> Input material:
====
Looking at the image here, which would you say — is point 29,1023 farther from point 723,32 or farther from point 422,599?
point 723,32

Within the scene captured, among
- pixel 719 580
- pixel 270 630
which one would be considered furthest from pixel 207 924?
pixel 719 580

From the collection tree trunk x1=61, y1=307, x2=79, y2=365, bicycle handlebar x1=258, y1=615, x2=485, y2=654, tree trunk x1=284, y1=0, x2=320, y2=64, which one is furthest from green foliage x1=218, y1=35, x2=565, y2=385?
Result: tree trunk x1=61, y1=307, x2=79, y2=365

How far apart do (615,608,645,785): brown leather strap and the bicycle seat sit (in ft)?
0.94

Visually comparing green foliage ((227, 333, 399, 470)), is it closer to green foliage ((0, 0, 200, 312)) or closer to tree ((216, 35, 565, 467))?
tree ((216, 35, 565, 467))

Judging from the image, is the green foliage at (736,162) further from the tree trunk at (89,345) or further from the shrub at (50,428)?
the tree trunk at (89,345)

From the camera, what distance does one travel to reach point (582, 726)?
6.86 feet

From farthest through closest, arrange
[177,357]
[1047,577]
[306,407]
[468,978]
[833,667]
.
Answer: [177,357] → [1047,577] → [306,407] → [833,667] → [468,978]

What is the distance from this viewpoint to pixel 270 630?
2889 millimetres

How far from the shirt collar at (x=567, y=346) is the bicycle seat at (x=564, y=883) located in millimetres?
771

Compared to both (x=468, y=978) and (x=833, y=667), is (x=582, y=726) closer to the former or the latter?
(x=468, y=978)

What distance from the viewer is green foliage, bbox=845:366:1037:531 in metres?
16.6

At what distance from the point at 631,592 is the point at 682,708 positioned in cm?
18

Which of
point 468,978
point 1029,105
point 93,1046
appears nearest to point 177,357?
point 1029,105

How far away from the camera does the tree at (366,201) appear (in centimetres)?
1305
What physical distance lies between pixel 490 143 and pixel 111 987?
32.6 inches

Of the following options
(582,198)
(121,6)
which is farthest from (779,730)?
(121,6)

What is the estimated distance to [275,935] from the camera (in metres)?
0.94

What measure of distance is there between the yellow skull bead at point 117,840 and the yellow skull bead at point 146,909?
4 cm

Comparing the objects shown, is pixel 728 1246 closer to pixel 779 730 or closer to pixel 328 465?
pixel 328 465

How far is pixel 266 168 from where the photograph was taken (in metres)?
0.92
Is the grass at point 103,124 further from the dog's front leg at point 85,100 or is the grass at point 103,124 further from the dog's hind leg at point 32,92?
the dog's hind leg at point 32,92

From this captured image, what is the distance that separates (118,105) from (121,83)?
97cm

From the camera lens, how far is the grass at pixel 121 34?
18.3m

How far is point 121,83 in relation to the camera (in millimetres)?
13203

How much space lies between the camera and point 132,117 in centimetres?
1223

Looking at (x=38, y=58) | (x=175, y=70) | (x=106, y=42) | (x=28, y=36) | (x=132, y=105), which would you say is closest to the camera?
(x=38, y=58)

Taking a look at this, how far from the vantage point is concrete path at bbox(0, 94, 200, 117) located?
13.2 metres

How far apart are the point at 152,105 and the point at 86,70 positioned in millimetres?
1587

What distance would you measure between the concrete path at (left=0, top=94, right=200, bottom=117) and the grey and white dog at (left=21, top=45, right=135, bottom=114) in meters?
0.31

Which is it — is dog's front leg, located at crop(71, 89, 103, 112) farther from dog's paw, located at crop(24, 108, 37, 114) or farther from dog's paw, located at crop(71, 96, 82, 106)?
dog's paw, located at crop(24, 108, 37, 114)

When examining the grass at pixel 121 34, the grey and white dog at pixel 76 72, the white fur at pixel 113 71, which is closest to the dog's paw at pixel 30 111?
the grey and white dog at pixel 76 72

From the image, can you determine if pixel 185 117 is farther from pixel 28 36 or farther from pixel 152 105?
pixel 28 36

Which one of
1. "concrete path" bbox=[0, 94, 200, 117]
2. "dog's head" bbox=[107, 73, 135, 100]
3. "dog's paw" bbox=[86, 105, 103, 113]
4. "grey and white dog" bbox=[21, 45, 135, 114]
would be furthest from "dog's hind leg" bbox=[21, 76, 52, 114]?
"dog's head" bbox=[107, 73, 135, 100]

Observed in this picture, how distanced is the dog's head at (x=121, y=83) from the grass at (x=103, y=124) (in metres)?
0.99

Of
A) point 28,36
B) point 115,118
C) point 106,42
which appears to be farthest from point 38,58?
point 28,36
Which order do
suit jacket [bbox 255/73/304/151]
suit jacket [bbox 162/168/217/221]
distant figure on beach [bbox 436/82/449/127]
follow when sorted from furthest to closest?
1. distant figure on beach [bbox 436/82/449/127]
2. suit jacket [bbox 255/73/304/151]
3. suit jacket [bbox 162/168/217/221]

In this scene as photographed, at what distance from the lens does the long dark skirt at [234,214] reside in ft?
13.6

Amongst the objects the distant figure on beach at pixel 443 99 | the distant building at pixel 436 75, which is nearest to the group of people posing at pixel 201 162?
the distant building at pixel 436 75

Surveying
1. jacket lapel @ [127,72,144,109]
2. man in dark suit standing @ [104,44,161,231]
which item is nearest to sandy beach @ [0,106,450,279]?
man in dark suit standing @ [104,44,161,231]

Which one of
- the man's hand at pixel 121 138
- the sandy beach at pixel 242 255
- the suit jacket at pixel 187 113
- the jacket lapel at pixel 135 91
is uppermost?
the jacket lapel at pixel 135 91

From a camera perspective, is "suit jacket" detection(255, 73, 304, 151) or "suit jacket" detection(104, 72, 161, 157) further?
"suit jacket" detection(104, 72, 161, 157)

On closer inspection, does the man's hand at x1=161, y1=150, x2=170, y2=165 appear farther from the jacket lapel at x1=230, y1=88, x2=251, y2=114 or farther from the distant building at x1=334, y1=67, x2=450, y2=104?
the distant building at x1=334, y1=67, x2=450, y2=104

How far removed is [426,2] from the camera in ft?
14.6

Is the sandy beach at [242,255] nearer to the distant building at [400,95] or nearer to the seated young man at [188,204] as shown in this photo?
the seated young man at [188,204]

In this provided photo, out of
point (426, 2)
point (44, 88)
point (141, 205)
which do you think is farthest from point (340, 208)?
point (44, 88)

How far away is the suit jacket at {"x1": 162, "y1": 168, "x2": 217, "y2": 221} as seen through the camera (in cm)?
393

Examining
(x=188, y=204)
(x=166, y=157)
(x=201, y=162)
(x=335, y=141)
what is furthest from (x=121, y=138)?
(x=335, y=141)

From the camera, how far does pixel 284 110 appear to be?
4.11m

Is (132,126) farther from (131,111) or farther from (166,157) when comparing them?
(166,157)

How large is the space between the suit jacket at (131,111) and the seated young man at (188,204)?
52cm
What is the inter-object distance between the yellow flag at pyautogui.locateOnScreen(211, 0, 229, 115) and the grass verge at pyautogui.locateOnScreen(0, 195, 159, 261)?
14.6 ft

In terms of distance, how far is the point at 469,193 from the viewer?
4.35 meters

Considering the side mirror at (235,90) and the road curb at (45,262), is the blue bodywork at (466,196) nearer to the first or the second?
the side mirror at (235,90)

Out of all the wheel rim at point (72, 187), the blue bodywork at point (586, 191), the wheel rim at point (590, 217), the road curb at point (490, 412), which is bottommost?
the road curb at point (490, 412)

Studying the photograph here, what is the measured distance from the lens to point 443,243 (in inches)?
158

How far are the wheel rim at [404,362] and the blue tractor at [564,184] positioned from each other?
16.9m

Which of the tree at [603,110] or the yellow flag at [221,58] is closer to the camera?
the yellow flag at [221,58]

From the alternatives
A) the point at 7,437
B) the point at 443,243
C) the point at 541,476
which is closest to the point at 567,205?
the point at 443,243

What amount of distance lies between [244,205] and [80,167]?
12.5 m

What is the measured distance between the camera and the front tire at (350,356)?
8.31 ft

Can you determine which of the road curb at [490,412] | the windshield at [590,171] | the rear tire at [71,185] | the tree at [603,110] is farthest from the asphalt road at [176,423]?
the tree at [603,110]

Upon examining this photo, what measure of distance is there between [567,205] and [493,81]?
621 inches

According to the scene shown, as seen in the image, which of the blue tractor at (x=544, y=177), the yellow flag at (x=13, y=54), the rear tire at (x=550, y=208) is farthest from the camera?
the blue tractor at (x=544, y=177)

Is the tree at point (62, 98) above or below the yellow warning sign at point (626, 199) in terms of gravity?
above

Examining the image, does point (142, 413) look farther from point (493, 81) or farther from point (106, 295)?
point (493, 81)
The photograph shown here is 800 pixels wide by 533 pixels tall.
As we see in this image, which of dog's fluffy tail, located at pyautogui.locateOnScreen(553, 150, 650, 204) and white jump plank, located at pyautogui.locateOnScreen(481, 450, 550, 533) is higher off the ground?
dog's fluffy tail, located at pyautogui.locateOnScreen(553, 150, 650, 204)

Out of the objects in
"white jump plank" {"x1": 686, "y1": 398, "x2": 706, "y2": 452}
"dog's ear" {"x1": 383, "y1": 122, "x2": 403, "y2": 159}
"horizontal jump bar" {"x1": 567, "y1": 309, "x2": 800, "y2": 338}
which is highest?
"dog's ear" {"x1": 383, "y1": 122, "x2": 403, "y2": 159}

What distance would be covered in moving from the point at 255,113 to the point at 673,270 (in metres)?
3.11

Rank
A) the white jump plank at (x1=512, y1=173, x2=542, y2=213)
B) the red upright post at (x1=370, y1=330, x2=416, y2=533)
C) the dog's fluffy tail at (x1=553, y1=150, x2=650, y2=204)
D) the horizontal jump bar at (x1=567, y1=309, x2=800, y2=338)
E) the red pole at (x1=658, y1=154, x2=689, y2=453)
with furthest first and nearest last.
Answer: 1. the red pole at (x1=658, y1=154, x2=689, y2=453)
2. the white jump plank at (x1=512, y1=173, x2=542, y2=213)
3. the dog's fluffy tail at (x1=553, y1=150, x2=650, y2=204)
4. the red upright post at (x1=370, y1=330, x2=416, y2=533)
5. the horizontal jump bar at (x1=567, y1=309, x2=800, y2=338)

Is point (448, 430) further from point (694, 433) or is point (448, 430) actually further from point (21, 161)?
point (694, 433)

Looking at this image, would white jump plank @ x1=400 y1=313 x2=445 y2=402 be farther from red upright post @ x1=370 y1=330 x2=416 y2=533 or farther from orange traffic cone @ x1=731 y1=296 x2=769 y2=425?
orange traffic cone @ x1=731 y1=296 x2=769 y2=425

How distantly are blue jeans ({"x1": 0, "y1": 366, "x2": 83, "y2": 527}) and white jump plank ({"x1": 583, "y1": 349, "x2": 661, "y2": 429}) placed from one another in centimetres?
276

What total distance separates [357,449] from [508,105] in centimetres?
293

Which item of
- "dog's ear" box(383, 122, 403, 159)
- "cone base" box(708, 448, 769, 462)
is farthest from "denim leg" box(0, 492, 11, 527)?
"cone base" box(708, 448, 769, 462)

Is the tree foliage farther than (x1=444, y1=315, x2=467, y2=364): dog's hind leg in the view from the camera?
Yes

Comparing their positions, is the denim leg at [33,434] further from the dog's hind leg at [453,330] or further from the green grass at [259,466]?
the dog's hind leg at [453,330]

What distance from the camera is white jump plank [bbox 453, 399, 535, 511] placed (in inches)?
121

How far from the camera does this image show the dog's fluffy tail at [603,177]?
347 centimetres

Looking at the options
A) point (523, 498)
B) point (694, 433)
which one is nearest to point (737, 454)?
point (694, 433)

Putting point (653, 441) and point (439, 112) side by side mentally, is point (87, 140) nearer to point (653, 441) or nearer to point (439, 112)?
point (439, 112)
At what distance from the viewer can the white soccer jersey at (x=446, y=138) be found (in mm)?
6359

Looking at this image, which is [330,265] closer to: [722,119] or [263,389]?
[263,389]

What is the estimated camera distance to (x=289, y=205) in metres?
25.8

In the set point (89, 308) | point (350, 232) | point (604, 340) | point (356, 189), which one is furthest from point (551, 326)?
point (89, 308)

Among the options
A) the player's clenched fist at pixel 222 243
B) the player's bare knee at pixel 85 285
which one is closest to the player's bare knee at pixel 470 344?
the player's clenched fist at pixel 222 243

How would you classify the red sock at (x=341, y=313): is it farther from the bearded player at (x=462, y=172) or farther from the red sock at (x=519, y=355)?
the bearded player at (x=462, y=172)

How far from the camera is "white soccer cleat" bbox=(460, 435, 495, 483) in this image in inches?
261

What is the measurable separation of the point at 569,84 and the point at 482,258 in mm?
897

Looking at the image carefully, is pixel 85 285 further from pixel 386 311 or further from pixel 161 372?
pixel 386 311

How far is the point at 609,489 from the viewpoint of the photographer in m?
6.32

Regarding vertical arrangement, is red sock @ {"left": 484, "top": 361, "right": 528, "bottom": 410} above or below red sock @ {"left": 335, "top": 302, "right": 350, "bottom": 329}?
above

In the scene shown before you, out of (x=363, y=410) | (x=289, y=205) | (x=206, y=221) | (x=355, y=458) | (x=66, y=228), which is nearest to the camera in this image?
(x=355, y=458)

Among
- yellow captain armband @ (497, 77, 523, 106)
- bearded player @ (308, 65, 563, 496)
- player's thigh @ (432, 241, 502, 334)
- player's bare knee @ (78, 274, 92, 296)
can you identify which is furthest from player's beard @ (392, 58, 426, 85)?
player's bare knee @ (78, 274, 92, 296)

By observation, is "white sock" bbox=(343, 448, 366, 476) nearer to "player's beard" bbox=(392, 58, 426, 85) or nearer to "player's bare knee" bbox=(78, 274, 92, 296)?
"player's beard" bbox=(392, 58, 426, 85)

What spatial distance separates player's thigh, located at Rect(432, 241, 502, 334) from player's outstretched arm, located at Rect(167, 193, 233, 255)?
====
> Exercise objective: Render the lines above as a numbered list, from the line containing "What measure of distance is there between the" through the line containing "13.2 metres", both included, and omit blank lines.

> Exercise result:
1. What measure of distance is there between the yellow skull bead at point 117,840 and the yellow skull bead at point 146,909?
2. 4 cm
3. Comparing the objects shown, is pixel 728 1246 closer to pixel 779 730 or closer to pixel 328 465?
4. pixel 328 465
5. How far is pixel 266 168 from where the photograph was taken (in metres)?
6. 0.92
7. Is the grass at point 103,124 further from the dog's front leg at point 85,100 or is the grass at point 103,124 further from the dog's hind leg at point 32,92?
8. the dog's hind leg at point 32,92
9. From this captured image, what is the distance that separates (118,105) from (121,83)?
10. 97cm
11. From the camera lens, how far is the grass at pixel 121 34?
12. 18.3m
13. How far is point 121,83 in relation to the camera (in millimetres)?
14. 13203
15. How much space lies between the camera and point 132,117 in centimetres?
16. 1223
17. Looking at (x=38, y=58) | (x=175, y=70) | (x=106, y=42) | (x=28, y=36) | (x=132, y=105), which would you say is closest to the camera?
18. (x=38, y=58)
19. Taking a look at this, how far from the vantage point is concrete path at bbox(0, 94, 200, 117) located?
20. 13.2 metres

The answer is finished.